(Selection)
----------------------------------------

On Saturday, will you know where your team is?
Events at UNLV and USC show the players taking power.
USC football fans have faced a lot of 5-star betrayal through the years, a lot of can’t-miss recruits who did. From Iman Marshall to Dillon Baxter to Whitney Lewis to Korey Foreman, the folks in Cardinal and Gold have learned to wear shoes while walking the glassy roads of broken promise.
Still, we know what springs eternal, and it’s not disappointment. As soon as the fan base heard about Bear Alexander, the 315-pound demon who was transferring from Georgia, they remembered they believed in love after all.
Alexander had two sacks in limited play at Georgia. At USC he had one and a half sacks in 2023. That was laid at the feet of defensive coordinator Alex Grinch, who was blamed for everything short of high tuition. The Grinch That Stole Defense was fired, so the fans assumed that the defense would improve, which it has. And surely Bear would be chasing quarterbacks up trees with a better coaching staff.
On Thursday, Alexander announced that his road was going to bear left. He is bailing on the Trojans. He said he was redshirting, which you can do before you play four games in a season. He wasn’t starting, and played only 21 snaps at Michigan Saturday, and his guardian, Tony Jones, said that Lincoln Riley and his coaches had “severed” the relationship with Alexander. Riley had assured everyone that Alexander’s status “is not a story” earlier in the week, which was true, until it was.
This is the latest item flying out of a bottomless Pandora’s Box in college athletics. It was opened by Name, Image and Likeness stipulations and has ballooned into million-dollar offers for all kinds of athletes. Colorado football teammates Shedeur Sanders and Travis Hunter are making a combined $8.2 million. North Carolina basketball star Armando Bacot made $5 million last year on various TV commercials. Quinn Ewers, the Texas quarterback, is the latest active player to grace Dr. Pepper’s “Fansville” campaign, a couple of years after Alabama’s Bryce Young did it.
That’s the sunny side of the street. The clouds arrive when a player is benched, or he’s underperforming, or if he’s overperforming and decides he’s been underpaid, or shortchanged.
Matthew Sluka’s slick runs and leadership had spurred UNLV to a 3-0 start, including wins at Kansas and Houston. The Rebels hadn’t been relevant in football since Randall Cunningham was quarterbacking. Now the team had moved into Allegiant Stadium and was beginning to ride the general Las Vegas sports wave, with the champion Golden Knights and champion Aces and the nationally-branded Raiders and the en-route Athletics. Then Sluka, who had transferred from Holy Cross, announced he was redshirting, specifically because he thought UNLV had welched on an offer. If you’ve seen any Scorsese flicks, you know how dangerous that can be in Vegas.
Sluka claimed that UNLV had promised him $100,000. Head coach Barry Odom said he knew nothing about it. Bob Paulos, head of UNLV’s NIL operation, said it didn’t happen because he would have known. Sluka’s father said the offer came from Brennan Marion, the offensive coordinator. According to the Las Vegas Review-Journal, the most UNLV said it could offer Sluka was $3,000 a month.
The school also said the alleged $100,000 offer would have violated state law, and Paulos said there was no contract involved. In any case, the Rebels are riding with their backup quarterbacks, but these are Cases Zero and One in what might become an epidemic.

----------------------------------------

(Directions)
- 1) Retype the passage of the college football column between "Alexander had two" and "better coaching staff.", inclusive, keeping every word and punctuation mark unchanged.
- 2) Extend the college football column past its final sentence, in the same voice.

(Raw data)

----------------------------------------

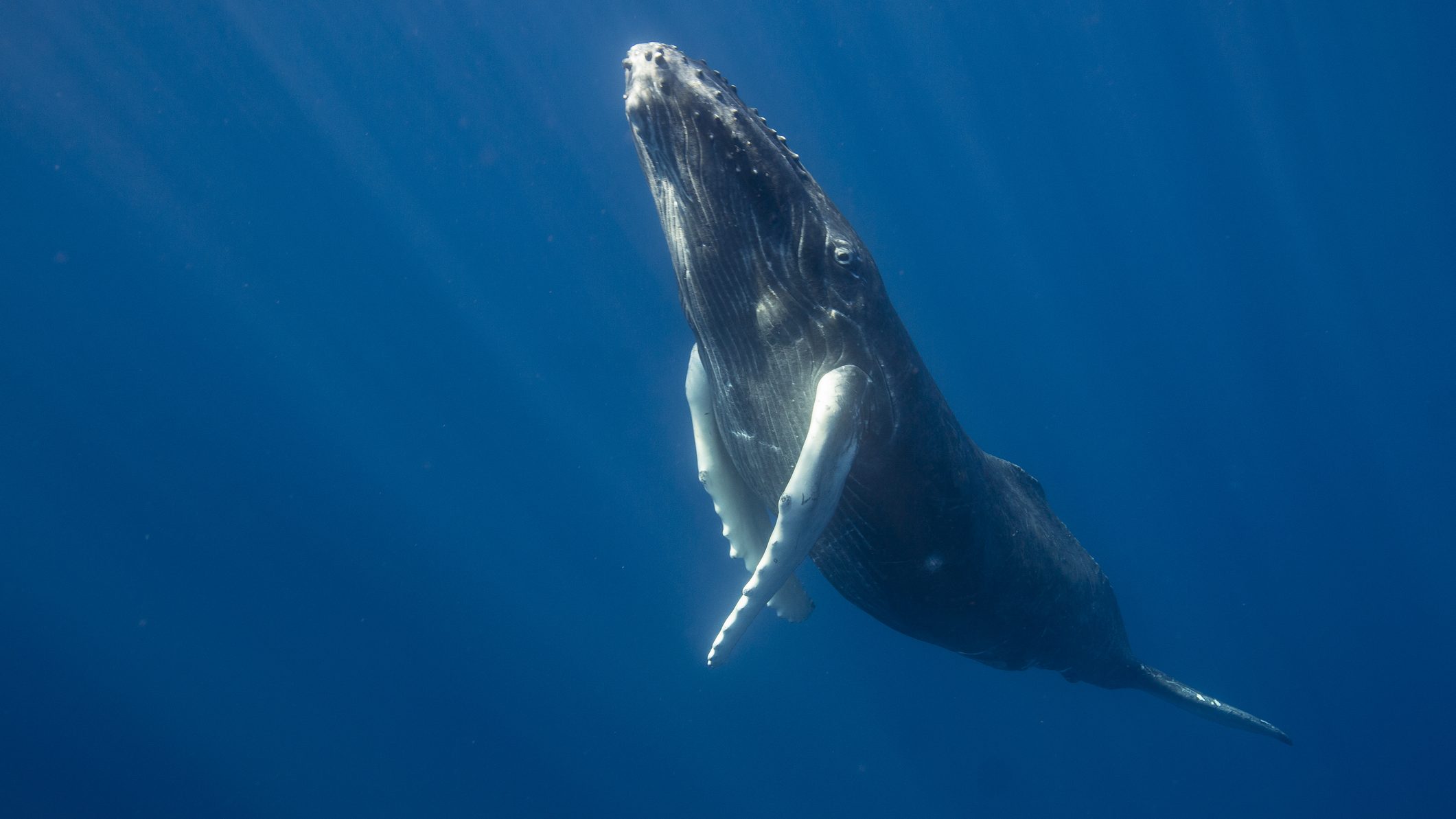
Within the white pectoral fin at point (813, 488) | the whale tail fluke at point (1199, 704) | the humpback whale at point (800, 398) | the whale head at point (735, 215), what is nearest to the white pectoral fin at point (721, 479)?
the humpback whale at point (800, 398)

----------------------------------------

(Answers to the exercise)
- 1)
Alexander had two sacks in limited play at Georgia. At USC he had one and a half sacks in 2023. That was laid at the feet of defensive coordinator Alex Grinch, who was blamed for everything short of high tuition. The Grinch That Stole Defense was fired, so the fans assumed that the defense would improve, which it has. And surely Bear would be chasing quarterbacks up trees with a better coaching staff.

- 2)
The issue is not whether the players deserve to get paid. They do. The issue is whether the college game should resemble the pro game, at least in football, and if it does, whether it should have the same guidelines and boundaries. The key to that is the contract, as Paulos said, and that might be a difficult thing until it is finally resolved that players are employees and college athletic programs are employers. But that is the inevitable destination.
Colleges will eventually see themselves offering three-year contracts to 5-star players. There could be opt-outs after two years, perhaps. There could be incentive clauses, or maybe an escape clause in cases a college fires its coach.
There could be some players who would reject the contract altogether and count on getting a better deal the next season. But if that player flames out? Then he could be introduced to an old baseball term: Designated For Assignment. The schools could release him back into the market.
Heck, there could even be trades. Alabama sends a cornerback to Penn State for a quarterback to be named later. Romance and loyalty and academics? Those went out when somebody forgot to close the portal one night.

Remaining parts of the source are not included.